Information, Communication & Society | 2002
David Mason; Graham Button; Gloria Lankshear; Sally Coates; Wes Sharrock
Abstract Many debates about surveillance at work are framed by a set of a priori assumptions about the nature of the employment relationship that inhibits efforts to understand the complexity of employee responses to the spread of new technology at work. In particular, the debate about the prevalence of resistance is hamstrung from the outset by the assumption that all apparently non‐compliant acts, whether intentional or not, are to be counted as acts of resistance. Against this background this paper seeks to redress the balance by reviewing results from an ethnographic study of surveillance‐capable technologies in a number of British workplaces. It argues for greater attention to be paid to the empirical character of the social relations at work in and through which technologies are deployed and in the context of which employee responses are played out.
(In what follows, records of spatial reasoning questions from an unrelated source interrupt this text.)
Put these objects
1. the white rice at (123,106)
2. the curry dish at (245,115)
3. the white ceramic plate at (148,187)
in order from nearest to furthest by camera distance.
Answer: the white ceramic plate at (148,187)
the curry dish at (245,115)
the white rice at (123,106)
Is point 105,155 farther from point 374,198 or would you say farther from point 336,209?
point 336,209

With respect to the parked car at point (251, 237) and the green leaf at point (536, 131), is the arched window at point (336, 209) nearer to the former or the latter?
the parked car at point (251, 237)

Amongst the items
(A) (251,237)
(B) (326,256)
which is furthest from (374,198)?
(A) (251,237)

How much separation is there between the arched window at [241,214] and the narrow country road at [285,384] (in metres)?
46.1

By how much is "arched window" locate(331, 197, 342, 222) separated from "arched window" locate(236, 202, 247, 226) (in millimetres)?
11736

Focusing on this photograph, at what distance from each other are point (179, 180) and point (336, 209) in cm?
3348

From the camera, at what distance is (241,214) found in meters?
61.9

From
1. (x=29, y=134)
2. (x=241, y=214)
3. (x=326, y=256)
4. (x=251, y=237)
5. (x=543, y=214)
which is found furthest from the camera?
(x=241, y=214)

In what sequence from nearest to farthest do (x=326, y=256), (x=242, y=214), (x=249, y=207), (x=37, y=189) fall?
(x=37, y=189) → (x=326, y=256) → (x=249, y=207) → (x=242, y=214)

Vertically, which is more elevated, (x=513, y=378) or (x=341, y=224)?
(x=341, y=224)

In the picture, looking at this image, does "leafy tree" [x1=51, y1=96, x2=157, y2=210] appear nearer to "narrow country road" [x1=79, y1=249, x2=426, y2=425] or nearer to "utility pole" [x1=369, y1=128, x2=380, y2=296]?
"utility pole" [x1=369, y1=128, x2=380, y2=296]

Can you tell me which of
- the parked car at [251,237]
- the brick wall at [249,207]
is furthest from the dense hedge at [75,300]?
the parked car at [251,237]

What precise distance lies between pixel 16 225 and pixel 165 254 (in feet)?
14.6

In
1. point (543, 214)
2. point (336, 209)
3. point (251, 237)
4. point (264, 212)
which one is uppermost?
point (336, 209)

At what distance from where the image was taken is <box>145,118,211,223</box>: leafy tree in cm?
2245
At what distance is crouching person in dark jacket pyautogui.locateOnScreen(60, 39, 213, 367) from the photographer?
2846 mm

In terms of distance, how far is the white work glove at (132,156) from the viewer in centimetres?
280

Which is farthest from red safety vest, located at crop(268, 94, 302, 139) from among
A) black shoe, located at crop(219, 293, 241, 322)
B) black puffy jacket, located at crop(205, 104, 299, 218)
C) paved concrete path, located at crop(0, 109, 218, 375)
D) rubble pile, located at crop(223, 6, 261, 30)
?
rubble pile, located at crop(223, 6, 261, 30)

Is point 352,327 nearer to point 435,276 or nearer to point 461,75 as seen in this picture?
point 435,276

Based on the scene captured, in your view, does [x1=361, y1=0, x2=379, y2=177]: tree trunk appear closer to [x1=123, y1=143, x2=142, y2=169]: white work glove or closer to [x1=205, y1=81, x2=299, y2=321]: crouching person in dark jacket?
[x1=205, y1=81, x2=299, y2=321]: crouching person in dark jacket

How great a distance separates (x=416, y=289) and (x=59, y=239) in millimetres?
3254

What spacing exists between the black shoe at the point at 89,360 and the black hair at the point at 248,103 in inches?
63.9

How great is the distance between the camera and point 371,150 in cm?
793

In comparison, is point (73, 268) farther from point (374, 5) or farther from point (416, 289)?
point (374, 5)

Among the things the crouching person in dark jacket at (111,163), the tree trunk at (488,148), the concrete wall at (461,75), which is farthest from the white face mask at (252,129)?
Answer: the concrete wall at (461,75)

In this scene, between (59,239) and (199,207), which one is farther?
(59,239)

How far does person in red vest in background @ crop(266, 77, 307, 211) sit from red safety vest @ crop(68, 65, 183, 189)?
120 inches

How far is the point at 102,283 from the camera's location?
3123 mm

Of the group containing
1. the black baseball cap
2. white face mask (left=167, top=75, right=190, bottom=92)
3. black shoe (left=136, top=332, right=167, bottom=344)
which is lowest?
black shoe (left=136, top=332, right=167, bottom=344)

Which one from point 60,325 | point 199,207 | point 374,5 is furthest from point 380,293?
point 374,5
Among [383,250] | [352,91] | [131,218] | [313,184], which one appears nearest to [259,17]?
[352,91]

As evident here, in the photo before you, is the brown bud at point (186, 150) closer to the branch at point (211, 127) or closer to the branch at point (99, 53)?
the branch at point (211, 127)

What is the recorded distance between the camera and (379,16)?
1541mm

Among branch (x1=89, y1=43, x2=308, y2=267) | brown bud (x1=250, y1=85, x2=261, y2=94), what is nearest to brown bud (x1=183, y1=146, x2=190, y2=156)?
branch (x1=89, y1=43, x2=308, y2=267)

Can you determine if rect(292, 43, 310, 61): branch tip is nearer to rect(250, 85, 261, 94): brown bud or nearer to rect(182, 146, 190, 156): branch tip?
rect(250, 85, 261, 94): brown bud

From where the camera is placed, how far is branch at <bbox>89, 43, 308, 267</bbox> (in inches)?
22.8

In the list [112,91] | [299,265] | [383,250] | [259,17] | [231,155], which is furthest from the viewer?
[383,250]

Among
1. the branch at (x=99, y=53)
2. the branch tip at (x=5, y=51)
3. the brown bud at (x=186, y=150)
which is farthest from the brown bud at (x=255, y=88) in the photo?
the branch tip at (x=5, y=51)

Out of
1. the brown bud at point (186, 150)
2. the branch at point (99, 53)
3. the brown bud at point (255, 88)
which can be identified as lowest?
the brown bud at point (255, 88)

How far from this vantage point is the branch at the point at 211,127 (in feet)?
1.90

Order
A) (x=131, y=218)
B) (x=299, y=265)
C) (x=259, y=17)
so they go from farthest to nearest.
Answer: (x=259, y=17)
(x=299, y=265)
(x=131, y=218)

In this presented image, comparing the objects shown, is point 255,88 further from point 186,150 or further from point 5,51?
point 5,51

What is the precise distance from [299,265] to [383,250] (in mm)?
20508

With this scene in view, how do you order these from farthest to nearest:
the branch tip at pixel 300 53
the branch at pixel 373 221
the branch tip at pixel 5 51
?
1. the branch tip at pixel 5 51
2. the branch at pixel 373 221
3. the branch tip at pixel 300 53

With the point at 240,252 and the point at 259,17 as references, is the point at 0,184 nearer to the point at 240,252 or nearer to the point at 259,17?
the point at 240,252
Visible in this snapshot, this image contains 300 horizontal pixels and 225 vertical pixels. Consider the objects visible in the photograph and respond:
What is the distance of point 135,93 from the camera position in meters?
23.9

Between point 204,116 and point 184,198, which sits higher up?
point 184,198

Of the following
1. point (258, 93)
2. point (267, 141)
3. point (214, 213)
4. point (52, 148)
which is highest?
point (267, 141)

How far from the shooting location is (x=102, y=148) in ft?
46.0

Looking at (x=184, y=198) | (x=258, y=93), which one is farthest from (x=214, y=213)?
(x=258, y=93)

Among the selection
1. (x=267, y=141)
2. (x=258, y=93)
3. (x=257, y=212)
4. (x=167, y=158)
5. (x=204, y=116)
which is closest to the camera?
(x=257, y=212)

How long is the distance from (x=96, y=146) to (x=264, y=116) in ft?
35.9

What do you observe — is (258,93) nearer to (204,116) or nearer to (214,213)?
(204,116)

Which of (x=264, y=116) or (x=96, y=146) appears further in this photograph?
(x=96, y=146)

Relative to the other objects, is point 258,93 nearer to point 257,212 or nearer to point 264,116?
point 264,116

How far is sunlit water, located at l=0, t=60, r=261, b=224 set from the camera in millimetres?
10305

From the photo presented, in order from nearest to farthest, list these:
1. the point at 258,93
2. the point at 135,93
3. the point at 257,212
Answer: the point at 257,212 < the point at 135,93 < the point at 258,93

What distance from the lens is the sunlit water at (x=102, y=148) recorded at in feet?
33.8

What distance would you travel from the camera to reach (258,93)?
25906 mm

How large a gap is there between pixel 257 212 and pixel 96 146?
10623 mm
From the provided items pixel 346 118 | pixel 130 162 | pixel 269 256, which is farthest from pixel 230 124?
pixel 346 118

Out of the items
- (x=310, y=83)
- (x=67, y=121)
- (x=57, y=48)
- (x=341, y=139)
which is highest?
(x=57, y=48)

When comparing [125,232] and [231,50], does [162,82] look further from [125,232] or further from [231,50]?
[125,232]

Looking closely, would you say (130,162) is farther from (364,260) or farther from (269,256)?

In particular, it suggests that the resistance/compliance couple is too blunt an analytic instrument to capture the richness of those social relations. It argues, moreover, that there is an urgent need to reinstate the social in analyses of workplace relations just as respondents in the study frequently found themselves struggling to reinstate the social dimensions of work in the face of individualizing technologies. At the same time all parties to working social relations bring with them to the workplace understandings and definitions of legitimacy that have their origins at least partly outside the world of work. These definitions of legitimacy exercise a powerful influence on employee responses. Nowhere is this clearer than in the context of privacy where our respondents’ expectations and understandings diverged significantly from those to be found in much academic literature and social commentary—itself frequently framed in terms of a range of a priori assumptions about the priority attached to privacy at work.